To me talking god is a failed proposition as if what is being claimed without evidence could involve real facts, when it is just make believe.
How do you know if, where, how, why the term god entails and what valid method did you employ to establish such claimed knowledge, and is the method you have confirmed reliable in other non magical claims? If its believed to be a justified method, how are you confirming that you are property equipped to utilize it fully to trust what you think it could show?
I follow the standard in philosophy Justified True Beliefs = knowledge and when such knowledge reaches a high or the highest epistemic standard it can be dubbed epistemically certain.
To established justification I use the philosophy called Reliabilism.

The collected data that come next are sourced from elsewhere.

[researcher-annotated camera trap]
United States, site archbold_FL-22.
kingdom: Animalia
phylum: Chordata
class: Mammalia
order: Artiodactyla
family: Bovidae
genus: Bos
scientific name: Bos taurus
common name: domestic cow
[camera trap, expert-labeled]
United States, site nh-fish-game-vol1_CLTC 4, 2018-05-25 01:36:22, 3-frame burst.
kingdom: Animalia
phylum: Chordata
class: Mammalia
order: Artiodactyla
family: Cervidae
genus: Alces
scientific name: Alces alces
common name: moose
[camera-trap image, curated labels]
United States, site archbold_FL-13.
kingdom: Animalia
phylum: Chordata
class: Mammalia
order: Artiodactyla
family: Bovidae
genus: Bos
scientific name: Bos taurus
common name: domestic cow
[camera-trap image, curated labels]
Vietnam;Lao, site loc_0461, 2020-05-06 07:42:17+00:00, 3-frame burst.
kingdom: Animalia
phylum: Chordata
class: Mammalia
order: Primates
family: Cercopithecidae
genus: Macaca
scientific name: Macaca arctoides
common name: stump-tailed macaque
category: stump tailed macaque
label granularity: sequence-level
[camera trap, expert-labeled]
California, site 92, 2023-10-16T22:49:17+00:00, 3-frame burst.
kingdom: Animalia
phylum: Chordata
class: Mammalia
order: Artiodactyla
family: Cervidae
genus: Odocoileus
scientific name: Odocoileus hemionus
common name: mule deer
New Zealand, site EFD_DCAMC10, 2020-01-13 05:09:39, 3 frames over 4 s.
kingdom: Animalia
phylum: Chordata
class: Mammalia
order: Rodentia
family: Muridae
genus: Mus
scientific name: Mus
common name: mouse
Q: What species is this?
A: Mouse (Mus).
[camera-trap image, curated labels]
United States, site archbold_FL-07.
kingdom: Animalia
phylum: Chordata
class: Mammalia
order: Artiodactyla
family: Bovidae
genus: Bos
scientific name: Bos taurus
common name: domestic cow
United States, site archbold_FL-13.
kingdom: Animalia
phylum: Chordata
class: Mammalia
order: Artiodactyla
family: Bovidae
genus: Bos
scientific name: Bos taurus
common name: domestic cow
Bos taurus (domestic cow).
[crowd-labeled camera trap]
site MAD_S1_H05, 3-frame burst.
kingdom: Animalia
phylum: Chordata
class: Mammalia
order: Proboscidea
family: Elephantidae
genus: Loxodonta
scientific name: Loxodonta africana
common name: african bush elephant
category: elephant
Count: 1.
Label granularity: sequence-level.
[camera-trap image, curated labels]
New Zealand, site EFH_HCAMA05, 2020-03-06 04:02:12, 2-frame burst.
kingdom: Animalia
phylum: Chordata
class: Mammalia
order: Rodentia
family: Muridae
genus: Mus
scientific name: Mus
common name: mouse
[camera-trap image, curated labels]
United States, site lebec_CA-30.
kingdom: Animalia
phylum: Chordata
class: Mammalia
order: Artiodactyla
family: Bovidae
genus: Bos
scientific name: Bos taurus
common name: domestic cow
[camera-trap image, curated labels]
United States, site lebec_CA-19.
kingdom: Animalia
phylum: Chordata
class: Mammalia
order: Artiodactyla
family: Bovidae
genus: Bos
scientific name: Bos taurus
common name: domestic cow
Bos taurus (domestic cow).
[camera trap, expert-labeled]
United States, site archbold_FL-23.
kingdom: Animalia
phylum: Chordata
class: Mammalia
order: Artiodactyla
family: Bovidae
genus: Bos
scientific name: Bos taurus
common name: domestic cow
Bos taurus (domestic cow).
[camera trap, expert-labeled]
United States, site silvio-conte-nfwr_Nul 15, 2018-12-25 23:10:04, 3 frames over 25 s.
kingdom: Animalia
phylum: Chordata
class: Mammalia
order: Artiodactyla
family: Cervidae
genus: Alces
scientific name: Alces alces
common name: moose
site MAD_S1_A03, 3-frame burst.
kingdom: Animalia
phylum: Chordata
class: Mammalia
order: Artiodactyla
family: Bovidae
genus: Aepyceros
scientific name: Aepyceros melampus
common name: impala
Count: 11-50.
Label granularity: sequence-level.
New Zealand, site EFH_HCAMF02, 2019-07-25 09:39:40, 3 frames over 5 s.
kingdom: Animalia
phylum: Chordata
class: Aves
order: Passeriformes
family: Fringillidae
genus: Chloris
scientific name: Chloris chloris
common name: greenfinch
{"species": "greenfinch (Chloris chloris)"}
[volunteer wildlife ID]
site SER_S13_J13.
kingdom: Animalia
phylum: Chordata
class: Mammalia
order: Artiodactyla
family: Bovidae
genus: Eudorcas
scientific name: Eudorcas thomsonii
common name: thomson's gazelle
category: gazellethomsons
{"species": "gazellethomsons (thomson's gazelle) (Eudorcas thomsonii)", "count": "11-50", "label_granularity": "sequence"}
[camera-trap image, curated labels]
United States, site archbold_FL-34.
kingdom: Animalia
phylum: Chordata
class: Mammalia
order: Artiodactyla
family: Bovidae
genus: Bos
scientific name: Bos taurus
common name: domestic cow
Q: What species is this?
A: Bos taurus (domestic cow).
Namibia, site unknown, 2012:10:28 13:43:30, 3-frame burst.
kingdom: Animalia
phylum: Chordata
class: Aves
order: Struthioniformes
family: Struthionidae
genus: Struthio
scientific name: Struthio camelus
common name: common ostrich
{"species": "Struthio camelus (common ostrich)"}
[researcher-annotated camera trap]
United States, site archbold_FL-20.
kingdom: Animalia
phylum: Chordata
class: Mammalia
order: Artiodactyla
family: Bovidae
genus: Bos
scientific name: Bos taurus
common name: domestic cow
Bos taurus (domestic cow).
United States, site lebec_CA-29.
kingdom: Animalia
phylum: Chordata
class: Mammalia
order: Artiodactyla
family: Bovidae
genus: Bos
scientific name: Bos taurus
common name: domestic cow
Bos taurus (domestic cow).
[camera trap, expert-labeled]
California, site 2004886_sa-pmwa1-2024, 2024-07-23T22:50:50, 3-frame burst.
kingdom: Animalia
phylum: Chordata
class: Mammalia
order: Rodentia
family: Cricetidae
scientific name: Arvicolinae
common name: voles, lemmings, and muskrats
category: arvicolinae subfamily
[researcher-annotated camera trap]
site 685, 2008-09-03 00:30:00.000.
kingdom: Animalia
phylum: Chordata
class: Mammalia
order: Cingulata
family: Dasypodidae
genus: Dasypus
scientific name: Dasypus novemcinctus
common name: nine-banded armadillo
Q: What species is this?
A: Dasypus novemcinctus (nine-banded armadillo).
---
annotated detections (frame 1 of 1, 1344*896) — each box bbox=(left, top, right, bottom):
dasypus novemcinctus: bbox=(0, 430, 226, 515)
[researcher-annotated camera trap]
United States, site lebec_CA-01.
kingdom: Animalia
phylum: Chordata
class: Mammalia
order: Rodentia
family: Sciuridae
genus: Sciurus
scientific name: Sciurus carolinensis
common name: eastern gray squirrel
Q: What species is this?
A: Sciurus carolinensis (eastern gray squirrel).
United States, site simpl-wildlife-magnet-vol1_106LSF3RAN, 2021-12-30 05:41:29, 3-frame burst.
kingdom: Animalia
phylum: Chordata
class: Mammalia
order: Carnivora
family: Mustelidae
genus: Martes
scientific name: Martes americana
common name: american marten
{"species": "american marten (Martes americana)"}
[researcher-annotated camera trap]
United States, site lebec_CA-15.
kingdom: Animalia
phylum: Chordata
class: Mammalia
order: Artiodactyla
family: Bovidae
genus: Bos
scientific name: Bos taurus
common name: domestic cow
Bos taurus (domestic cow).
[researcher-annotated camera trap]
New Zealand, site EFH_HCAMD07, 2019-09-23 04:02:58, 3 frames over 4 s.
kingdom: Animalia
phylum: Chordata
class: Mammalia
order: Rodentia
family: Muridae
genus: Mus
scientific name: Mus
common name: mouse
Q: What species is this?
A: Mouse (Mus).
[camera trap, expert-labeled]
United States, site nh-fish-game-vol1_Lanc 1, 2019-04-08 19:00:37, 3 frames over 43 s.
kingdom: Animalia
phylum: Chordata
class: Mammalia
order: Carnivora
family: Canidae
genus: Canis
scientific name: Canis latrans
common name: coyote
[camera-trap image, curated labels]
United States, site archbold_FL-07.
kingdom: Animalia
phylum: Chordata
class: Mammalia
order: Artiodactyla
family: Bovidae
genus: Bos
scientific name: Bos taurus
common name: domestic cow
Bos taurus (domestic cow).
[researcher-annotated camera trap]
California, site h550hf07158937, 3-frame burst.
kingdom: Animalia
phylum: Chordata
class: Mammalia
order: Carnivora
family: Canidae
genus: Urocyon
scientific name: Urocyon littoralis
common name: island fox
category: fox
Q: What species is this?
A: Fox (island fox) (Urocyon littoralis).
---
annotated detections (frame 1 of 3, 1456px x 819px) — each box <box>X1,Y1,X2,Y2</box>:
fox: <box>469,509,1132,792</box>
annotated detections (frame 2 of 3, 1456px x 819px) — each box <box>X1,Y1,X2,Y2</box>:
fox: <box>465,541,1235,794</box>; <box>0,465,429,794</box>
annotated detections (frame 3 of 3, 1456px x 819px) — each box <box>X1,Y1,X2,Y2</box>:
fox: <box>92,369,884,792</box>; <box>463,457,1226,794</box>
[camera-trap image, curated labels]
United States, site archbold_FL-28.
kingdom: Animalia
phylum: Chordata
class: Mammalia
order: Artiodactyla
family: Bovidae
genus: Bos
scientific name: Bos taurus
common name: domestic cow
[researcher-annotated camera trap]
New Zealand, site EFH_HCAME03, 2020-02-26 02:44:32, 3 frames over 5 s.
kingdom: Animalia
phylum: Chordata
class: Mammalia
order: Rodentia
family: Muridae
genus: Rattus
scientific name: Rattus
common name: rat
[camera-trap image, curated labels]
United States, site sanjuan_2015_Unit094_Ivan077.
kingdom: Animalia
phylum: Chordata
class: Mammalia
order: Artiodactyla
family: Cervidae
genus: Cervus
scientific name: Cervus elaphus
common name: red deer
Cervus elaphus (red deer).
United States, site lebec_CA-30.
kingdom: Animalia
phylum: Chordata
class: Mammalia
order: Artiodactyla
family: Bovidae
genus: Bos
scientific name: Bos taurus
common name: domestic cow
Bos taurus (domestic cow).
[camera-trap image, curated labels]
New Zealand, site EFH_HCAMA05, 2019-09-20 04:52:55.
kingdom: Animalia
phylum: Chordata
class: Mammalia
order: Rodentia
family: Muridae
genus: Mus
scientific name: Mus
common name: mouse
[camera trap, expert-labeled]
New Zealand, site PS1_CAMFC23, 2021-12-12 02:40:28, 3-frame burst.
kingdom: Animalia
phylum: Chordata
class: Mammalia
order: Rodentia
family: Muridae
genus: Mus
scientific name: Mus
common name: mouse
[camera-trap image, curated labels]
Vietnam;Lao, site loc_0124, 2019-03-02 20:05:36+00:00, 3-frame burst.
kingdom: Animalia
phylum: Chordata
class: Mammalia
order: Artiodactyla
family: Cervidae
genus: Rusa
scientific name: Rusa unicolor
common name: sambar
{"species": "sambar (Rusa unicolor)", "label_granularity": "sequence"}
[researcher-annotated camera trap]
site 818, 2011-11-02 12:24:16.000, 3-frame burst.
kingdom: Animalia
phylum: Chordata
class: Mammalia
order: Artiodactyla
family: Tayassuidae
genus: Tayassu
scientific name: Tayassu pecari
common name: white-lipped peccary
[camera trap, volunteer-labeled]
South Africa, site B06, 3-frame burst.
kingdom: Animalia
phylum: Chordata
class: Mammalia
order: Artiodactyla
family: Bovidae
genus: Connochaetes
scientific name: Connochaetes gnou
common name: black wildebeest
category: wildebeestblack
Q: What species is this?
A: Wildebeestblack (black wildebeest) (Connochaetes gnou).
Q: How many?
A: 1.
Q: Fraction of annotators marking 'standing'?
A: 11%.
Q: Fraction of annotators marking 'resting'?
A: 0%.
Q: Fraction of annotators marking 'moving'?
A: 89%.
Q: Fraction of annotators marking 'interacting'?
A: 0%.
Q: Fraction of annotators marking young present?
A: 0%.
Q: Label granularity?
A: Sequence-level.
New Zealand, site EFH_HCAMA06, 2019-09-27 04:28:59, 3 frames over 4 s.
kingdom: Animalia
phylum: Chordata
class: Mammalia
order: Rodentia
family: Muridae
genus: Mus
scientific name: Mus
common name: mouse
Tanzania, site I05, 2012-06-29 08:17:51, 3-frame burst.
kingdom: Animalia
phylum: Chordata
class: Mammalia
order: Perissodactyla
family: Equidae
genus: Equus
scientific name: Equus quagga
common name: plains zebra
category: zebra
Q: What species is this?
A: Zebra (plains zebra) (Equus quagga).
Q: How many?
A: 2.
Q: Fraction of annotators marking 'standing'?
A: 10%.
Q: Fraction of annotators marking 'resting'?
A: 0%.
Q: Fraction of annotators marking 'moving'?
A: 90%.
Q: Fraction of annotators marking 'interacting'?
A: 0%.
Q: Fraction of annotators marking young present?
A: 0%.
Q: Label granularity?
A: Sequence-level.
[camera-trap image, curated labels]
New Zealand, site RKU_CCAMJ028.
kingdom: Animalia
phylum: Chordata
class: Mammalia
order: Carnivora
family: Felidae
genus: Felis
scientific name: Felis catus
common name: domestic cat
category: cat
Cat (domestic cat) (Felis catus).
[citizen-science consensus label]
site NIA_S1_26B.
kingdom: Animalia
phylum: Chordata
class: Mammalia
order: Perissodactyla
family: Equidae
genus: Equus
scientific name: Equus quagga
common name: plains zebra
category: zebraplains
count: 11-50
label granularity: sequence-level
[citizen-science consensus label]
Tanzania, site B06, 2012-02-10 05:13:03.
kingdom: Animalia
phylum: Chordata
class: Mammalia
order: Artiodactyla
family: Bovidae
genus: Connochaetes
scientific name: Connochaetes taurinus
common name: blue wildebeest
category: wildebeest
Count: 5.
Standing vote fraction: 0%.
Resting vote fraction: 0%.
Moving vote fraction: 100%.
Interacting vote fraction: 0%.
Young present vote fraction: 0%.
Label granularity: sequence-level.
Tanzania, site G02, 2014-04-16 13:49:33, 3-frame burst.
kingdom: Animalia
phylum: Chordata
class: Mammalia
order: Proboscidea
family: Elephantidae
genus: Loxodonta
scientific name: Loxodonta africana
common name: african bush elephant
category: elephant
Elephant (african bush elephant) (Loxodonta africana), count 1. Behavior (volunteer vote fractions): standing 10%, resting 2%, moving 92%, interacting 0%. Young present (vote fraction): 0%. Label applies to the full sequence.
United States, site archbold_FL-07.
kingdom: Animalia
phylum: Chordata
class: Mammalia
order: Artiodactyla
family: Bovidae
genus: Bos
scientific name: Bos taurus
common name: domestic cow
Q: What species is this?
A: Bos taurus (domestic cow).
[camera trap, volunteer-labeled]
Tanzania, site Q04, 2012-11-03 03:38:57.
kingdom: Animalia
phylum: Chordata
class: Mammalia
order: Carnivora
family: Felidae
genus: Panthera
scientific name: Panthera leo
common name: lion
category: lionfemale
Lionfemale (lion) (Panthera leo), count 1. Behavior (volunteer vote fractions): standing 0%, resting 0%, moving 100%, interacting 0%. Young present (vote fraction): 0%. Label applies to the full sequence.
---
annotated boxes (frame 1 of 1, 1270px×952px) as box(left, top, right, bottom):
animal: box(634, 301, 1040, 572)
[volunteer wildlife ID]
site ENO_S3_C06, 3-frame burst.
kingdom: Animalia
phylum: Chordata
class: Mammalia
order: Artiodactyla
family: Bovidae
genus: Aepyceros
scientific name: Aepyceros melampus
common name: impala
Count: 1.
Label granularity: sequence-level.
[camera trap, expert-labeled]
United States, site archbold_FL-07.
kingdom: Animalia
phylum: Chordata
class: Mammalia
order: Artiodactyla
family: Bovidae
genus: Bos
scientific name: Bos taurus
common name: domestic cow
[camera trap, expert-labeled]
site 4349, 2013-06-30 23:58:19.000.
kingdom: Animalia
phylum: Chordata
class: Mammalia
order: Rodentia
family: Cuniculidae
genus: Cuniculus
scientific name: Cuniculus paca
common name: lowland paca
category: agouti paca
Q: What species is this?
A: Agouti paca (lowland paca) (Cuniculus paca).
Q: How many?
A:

Reliabilism is a general approach to epistemology that emphasizes the truth-conduciveness of a belief-forming process, method, or other epistemologically relevant factor. The reliability theme appears both in theories of knowledge and theories of justification.
For the true part I use the philosophy called The Correspondence Theory of Truth.
The correspondence theory of truth states that the truth or falsity of a statement is determined only by how it relates to the world and whether it accurately describes (i.e., corresponds with) that world.
For the beliefs part I use what philosophy calls The Ethics of Belief.
The “ethics of belief” refers to a cluster of questions at the intersection of epistemology, philosophy of mind, psychology, and ethics. The central question in the debate is whether there are norms of some sort governing our habits of belief-formation, belief-maintenance, and belief-relinquishment. Is it ever or always morally wrong (or epistemically irrational, or imprudent) to hold a belief on insufficient evidence? Is it ever or always morally right (or epistemically rational, or prudent) to believe on the basis of sufficient evidence, or to withhold belief in the perceived absence of it? Is it ever or always obligatory to seek out all available epistemic evidence for a belief? Are there some ways of obtaining evidence that are themselves immoral or imprudent?
If a religionist, theist, or fideist states they have different evidence then I would say present it and it must be justified with valid and reliable reason and evidence. As that is the only way to know truth from falsehoods or you just have unjustified belief. Faith is offered as the justification for belief. As seen in the statement I believe in god because I have faith. Translation I am using faith (strong believe without or contrary to evidence) in place of facts. This faith instead of facts is a corner point of in all magical, mystical, supernatural, and superstitious thinking or beliefs. Ones who are science-minded holding to objective methodologies such as the scientific method would be compiled by the ethics of belief to never put faith over facts, in fact never use faith as a justification for belief at all. We must not confuse beliefs, religion is beliefs built from myths devoid of corroborating evidence. Science uses corroborating evidence to establish what is true and that offers something worthy to believe. And nothing is a justified true belief without valid or reliable reason and evidence; just as everything believed must be open to question, leaving nothing above challenge.
In general, I do not care that much what others believe personally until they say it is true, ask my opinion, challenge my evidence, thinking, or beliefs, or use their beliefs to hurt, oppress, or discriminate against others or me. Often, the problem with what is labeled as personal religious belief never stays personal. It becomes a mission to spread (sometimes by force) that same religious belief as an innate factor of the belief itself. Commonly, this seems then to lead to the promotion of dogmatic magical thinking propaganda that tends to motivate beliefs with little problems in hurting, oppressing, or discriminating against others who reject the personal religious belief of the religionist, theist, or fideist. This practice of supposedly personal belief is most commonly forced on to children which shows that there is little personal about it. As for me, I do openly express my atheism, antitheism, antireligionism, and secular humanism but this is not some limiting dogmatism as I strive to be open to learn new things, if warranted and express my thinking or beliefs with justification as much as possible by utilizing valid and reliable reason as well as evidence.